Supervisor startup failures

supervisor.start returns Result(SupervisedChannels, supervisor.StartError):

case supervisor.start(config) {
  Ok(supervised) -> {
    // proceed
  }
  Error(supervisor.InvalidHeartbeatTimeout) -> {
    // Config error: heartbeat_timeout_ms must be > 0
    panic
  }
  Error(supervisor.SupervisorStartFailed(err)) -> {
    // OTP actor spawn failure — log and exit gracefully
    panic
  }
}

InvalidHeartbeatTimeout is always a configuration mistake. SupervisorStartFailed wraps the underlying actor.StartError.

send_info silent ignoring

beryl.send_info delivers a message to a channel's handle_info callback. If the socket is not connected, the topic is not joined, or no handler matches the topic, the message is silently ignored — no error is returned:

// This is always Nil — no error even if socket_id is unknown
beryl.send_info(channels, socket_id, "room:lobby", my_message)

If delivery confirmation is important, implement a reply mechanism in handle_info that sends an acknowledgment back via beryl.broadcast.

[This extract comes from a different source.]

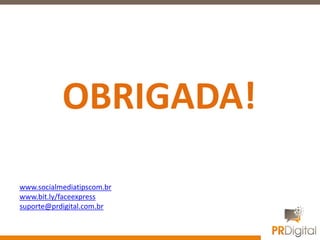 OBRIGADA!
www.socialmediatipscom.br
www.bit.ly/faceexpress
suporte@prdigital.com.br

Client-visible error shapes

beryl uses the Phoenix wire protocol. Error responses take these shapes:

Join rejected:

["1", "1", "room:lobby", "phx_reply", {"status": "error", "response": {}}]

Channel error push (server-initiated):

[null, null, "room:lobby", "phx_error", {}]

Channel closed:

[null, null, "room:lobby", "phx_close", {}]

Phoenix client libraries handle phx_error and phx_close automatically — the channel is marked as errored or closed, and the client may attempt to rejoin.